BEGIN THE DATA
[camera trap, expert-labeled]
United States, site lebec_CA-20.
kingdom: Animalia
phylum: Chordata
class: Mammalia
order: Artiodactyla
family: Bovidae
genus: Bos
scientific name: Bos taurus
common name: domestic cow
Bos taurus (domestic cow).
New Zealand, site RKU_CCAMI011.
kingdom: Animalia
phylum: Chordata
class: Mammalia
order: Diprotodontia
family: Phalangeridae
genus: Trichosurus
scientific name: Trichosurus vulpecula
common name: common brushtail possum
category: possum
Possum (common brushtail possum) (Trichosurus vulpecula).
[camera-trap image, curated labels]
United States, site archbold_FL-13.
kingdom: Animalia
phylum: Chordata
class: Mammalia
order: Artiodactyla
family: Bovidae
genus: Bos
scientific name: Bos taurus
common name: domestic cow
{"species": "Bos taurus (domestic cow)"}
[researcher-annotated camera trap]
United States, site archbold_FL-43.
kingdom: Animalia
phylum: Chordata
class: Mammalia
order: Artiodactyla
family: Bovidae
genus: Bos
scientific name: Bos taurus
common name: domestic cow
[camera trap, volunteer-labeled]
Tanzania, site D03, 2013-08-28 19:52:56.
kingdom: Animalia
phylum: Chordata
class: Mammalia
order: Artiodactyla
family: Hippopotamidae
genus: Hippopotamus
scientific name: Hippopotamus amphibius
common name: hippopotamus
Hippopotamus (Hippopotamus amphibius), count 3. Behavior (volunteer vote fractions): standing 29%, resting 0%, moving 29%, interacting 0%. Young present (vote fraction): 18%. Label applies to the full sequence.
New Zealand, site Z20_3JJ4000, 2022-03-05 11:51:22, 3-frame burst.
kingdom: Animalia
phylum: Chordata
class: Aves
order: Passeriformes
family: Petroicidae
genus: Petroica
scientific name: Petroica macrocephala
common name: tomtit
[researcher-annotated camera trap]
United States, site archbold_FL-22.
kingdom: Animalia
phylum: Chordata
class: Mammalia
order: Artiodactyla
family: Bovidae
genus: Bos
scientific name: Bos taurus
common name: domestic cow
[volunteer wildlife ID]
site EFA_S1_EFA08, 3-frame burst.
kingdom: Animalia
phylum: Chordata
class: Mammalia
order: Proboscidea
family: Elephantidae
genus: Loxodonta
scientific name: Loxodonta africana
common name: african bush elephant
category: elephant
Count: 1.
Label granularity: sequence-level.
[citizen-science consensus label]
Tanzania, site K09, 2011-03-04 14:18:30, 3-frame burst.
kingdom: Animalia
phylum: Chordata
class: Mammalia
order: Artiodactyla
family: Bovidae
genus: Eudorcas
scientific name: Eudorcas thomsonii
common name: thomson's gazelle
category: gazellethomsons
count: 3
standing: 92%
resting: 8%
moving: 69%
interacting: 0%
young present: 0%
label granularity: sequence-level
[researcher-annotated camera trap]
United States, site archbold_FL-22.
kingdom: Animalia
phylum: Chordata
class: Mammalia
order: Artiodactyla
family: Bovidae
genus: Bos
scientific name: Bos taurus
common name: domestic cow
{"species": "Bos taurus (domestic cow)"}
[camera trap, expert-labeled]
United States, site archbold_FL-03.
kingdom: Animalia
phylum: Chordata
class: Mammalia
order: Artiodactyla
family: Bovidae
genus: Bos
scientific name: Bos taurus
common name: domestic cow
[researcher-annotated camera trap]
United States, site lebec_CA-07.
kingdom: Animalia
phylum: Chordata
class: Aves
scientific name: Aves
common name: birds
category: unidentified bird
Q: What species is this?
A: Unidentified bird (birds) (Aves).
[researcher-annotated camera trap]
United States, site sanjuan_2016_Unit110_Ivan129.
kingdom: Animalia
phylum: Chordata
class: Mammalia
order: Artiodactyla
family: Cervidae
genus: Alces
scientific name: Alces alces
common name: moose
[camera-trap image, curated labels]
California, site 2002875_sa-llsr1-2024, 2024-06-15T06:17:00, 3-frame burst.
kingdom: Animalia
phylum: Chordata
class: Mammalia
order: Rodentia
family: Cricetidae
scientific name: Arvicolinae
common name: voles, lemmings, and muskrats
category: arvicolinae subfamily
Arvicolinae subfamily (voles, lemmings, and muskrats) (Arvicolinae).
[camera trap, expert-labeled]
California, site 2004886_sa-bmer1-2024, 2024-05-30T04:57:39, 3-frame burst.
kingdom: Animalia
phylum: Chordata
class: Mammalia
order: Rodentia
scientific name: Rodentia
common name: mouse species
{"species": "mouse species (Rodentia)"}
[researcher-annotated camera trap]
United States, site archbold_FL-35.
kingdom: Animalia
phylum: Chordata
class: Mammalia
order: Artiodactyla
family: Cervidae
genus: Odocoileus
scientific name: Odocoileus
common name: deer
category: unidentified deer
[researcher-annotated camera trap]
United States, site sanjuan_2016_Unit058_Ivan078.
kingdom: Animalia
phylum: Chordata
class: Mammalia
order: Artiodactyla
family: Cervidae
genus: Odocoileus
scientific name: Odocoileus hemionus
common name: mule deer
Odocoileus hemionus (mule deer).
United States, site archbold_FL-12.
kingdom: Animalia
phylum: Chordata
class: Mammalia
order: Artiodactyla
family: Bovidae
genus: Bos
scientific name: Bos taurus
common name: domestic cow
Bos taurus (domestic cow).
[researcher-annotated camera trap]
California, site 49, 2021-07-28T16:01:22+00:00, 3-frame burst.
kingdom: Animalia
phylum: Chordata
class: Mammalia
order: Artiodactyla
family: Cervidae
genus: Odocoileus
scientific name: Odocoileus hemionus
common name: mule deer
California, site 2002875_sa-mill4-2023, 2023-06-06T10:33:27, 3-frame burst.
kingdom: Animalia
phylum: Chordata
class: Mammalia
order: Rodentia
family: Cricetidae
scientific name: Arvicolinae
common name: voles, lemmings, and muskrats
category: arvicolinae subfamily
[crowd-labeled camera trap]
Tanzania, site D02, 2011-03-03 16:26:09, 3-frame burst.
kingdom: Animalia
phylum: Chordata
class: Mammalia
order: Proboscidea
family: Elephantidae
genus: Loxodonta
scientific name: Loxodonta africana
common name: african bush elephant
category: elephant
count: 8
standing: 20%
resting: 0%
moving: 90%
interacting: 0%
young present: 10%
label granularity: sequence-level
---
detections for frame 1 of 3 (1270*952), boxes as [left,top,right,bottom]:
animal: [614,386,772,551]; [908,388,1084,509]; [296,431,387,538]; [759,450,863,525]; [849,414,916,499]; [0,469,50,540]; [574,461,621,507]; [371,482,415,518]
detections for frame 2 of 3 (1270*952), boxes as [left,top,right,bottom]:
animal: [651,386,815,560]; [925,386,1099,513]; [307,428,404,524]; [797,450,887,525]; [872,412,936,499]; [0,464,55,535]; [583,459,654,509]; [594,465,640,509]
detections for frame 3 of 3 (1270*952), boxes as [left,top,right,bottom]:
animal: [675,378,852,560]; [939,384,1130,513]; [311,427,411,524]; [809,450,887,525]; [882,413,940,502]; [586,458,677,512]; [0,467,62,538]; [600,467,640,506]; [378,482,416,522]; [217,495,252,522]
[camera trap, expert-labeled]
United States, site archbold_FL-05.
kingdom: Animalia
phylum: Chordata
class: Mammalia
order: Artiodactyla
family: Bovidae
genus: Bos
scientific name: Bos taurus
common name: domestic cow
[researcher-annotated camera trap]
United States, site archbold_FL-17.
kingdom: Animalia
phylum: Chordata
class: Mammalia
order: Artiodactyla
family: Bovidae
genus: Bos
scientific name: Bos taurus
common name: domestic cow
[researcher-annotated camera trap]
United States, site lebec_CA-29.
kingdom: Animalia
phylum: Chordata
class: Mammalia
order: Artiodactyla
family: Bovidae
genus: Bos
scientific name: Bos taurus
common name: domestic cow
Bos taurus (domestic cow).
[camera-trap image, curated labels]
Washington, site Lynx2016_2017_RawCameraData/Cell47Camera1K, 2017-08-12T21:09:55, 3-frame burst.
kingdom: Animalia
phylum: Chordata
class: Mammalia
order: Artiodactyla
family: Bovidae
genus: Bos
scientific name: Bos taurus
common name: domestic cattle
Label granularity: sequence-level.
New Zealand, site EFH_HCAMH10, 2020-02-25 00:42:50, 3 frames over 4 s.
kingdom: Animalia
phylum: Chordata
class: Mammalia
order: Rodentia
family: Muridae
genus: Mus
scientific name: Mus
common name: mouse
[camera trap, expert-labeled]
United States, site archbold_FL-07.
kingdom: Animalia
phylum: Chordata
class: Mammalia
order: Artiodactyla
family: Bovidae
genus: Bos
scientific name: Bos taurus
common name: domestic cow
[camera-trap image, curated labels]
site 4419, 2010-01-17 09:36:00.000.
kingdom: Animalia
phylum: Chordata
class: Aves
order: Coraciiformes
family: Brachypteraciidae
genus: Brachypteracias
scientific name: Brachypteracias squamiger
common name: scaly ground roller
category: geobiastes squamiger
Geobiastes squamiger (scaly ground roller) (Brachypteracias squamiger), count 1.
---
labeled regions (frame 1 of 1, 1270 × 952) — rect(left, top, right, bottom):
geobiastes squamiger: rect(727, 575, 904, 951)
END THE DATA
• [TASK]
Could you transcribe the entries exactly, from the first line through the line containing "genus: Trichosurus", and give nothing more?

• [TASK RESPONSE]
[camera trap, expert-labeled]
United States, site lebec_CA-20.
kingdom: Animalia
phylum: Chordata
class: Mammalia
order: Artiodactyla
family: Bovidae
genus: Bos
scientific name: Bos taurus
common name: domestic cow
Bos taurus (domestic cow).
New Zealand, site RKU_CCAMI011.
kingdom: Animalia
phylum: Chordata
class: Mammalia
order: Diprotodontia
family: Phalangeridae
genus: Trichosurus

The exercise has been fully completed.